To-do list:
#1 In the court excerpt on the DeKalb County discrimination verdict, what was the amount of the actual damage award?
#2 Pick up the court excerpt on the DeKalb County discrimination verdict after its last sentence and carry it forward by one paragraph.
* START Source excerpt *
The verdict in this case was returned on April 1, 2010. While there was an actual damage award to only two of the four Plaintiffs, and that award was in the modest amount of $74,000, what is significant and noteworthy is that DeKalb County, Defendant Jones, Defendant Richard Stogner and Defendant Drew, who headed the department in which Plaintiffs Drake and Bryant worked, all were found to have discriminated against Plaintiffs Drake and Bryant. More significant is that an award of punitive damages was awarded against Defendants Jones, Stogner, and Drew for their willful and intentional discrimination against the county employee Plaintiffs who suffered from the Defendants' discrimination. This case was tried on a theory, which the evidence supported, that Defendants Jones, Stogner, and Drew had participated in a covert effort to enact a county-wide policy of discrimination. The policy was employed in the Parks and Recreation Department and Plaintiffs Drake and Bryant were victims of it. The evidence clearly supported that this policy of discrimination had been enacted in DeKalb County by Defendants Jones, Stogner, and Drew. This Court's evaluation of an award of attorneys' fees necessarily is considered against the evidentiary backdrop which showed that DeKalb County's most senior elected official, his principal lieutenants, and a senior county manager designed and put into effect a policy that violated the constitutional rights of Plaintiffs Drake and Bryant, a policy which convinced the jury that Defendants Jones, Stogner, Drew, and DeKalb County were liable for violating Plaintiffs Bryant's and Drake's constitutional rights.
* END Source excerpt *
* START Entries shown *
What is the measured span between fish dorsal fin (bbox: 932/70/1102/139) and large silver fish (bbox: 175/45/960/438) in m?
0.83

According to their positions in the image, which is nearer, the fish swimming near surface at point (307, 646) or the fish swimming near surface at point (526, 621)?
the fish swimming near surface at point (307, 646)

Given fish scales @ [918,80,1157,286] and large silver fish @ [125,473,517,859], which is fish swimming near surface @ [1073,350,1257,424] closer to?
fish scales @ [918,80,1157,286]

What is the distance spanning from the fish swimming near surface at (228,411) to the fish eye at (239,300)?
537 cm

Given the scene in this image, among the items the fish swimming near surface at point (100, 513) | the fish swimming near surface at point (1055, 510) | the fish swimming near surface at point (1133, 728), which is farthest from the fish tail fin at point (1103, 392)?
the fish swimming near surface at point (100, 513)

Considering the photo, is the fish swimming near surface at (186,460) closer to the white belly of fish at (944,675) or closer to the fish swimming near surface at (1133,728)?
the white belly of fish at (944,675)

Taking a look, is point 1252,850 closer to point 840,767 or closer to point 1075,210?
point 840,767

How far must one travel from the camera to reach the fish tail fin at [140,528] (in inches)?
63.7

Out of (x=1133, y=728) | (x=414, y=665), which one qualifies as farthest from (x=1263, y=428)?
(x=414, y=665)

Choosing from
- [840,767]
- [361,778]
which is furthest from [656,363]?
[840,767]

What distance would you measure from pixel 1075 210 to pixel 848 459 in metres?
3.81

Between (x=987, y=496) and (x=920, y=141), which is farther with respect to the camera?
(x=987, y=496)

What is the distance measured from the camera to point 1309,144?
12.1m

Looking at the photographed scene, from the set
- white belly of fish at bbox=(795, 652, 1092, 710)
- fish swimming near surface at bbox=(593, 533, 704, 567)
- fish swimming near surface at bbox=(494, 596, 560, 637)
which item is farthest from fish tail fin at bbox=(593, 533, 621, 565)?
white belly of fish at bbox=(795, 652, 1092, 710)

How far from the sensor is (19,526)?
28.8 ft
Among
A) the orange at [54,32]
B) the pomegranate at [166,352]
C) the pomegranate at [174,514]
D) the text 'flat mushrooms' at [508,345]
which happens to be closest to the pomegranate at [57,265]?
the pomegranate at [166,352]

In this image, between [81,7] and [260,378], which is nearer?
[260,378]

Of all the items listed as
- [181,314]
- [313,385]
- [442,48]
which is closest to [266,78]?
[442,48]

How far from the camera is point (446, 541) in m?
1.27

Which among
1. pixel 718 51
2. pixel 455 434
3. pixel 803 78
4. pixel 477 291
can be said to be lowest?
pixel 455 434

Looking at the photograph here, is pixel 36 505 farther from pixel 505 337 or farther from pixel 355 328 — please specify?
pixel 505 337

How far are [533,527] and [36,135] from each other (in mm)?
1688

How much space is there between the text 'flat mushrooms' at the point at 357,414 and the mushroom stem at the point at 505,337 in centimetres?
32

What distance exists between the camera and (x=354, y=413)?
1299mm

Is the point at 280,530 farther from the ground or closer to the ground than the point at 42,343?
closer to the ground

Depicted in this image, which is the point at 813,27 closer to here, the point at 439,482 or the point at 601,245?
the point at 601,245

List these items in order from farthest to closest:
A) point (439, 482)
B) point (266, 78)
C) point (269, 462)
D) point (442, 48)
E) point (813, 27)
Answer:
* END Entries shown *
Answers for the exercise:
#1 $74,000

#2
Defendants open their opposition to Plaintiffs' Motion for Attorneys' fees and Expenses with the following characterization:

Plaintiffs' motion for attorneys' fees and expenses asks the Court to do what the jury refused to do: award them over $2 million in damages in the guise of attorneys' fees. Plaintiffs' brief is a grab bag of overblown rhetoric, baseless accusations, distortions of the record and patently meritless assertions.

(Def. Initial Brief in Opp. to Pls.' Mot. for Att'y Fees and Exp. 1.) This opening, characteristic of Defendants' practiced misdirection in this case, 5 distracts from Defendants' later and reluctant acknowledgement that Plaintiffs Drake and Bryant are entitled to an award of reasonable attorneys' fees in this case pursuant to 42 U.S.C. § 1988. (Def. Initial Brief in Opp. to Pls.' Mot. for Att'y Fees and Exp. 3.) Defendants' Opposition submission seeks to belittle the quality of the verdict rendered against the Defendants and otherwise seeks to deconstruct the verdict and its importance, in arguing that the requested award should be “adjusted substantially downward.” ( Id. at 25.) Defendants self-servingly, and without foundation, assert that Plaintiffs really are seeking fees as an alternative to damages. For this reason, Defe...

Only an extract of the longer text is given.